WHAT YOU WILL DO: Look for the line that has "[researcher-annotated camera trap]" in the material below; please repeat it and every line after it, exactly, up to and including the line that has "United States, site archbold_FL-16.", and nothing else.

§ §

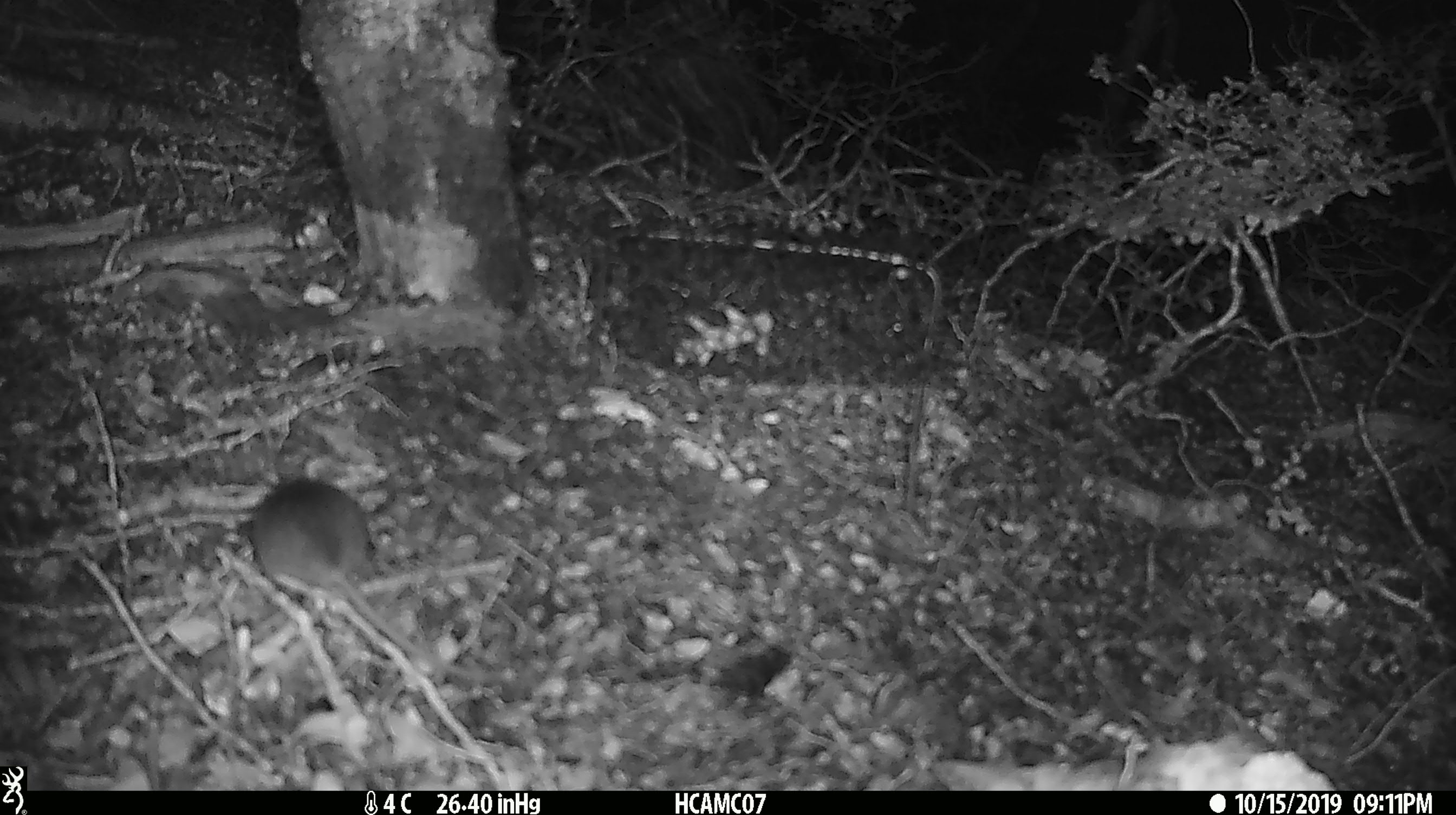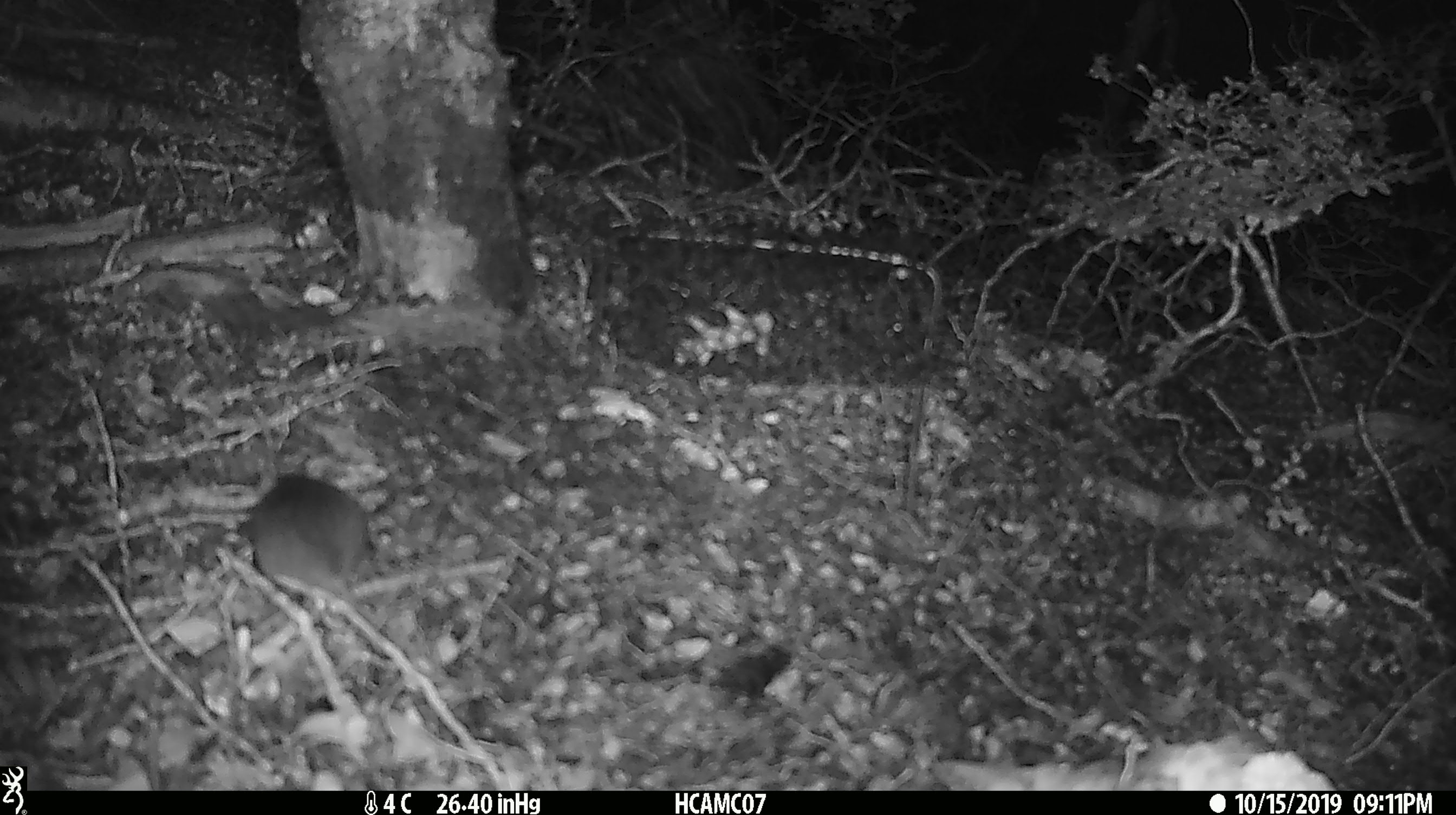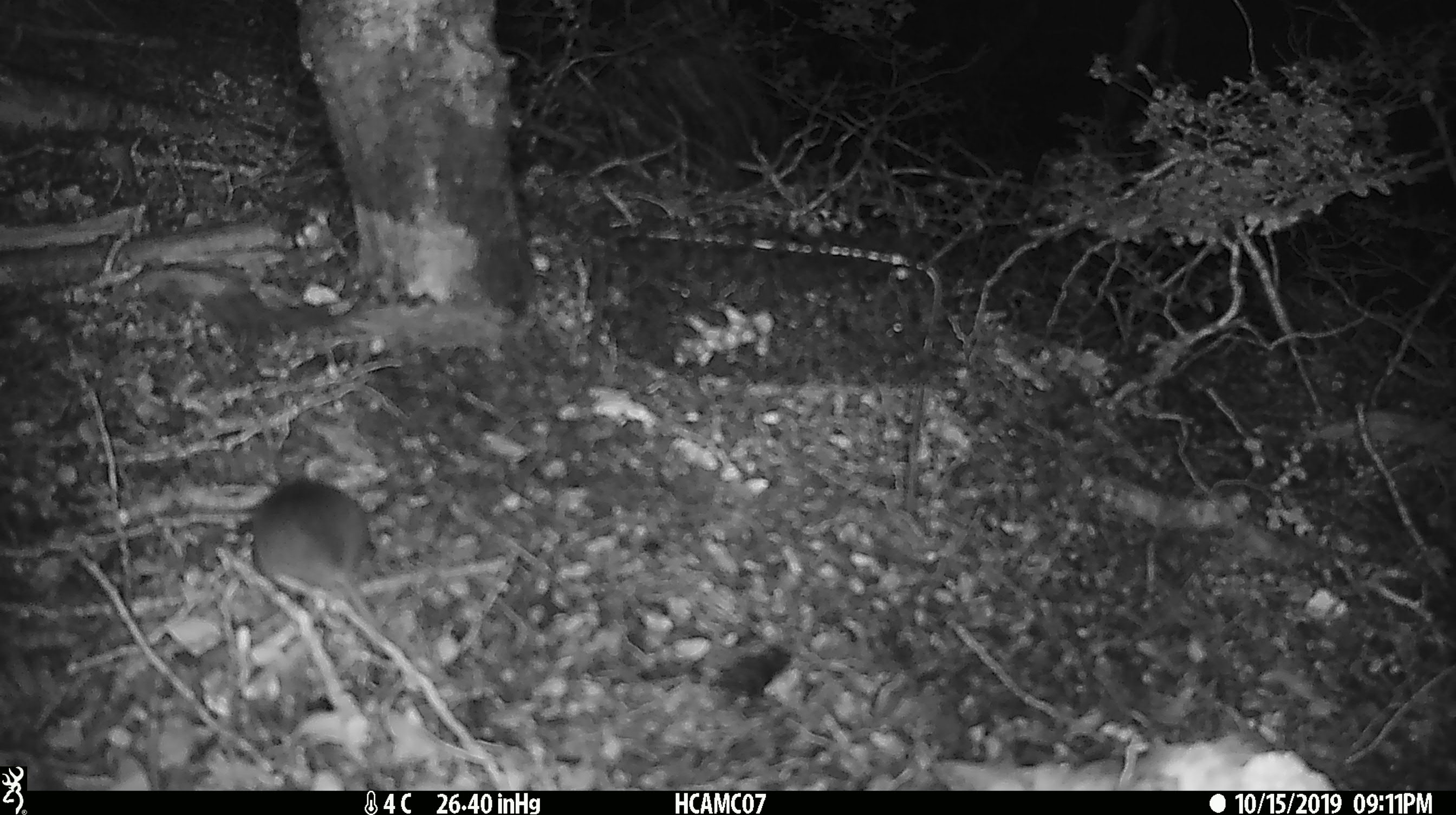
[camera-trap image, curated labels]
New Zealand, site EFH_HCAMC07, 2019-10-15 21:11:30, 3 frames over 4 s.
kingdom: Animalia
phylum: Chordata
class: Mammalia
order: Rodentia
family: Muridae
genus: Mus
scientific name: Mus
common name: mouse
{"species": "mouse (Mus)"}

§ §

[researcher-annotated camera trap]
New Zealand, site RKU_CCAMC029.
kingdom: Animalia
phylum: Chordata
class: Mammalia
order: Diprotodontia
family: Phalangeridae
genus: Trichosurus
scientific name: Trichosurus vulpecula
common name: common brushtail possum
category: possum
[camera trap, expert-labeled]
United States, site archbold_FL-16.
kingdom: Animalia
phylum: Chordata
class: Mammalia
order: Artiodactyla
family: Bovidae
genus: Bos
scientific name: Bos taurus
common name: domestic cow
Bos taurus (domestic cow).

§ §

TASK OUTPUT:
[researcher-annotated camera trap]
New Zealand, site RKU_CCAMC029.
kingdom: Animalia
phylum: Chordata
class: Mammalia
order: Diprotodontia
family: Phalangeridae
genus: Trichosurus
scientific name: Trichosurus vulpecula
common name: common brushtail possum
category: possum
[camera trap, expert-labeled]
United States, site archbold_FL-16.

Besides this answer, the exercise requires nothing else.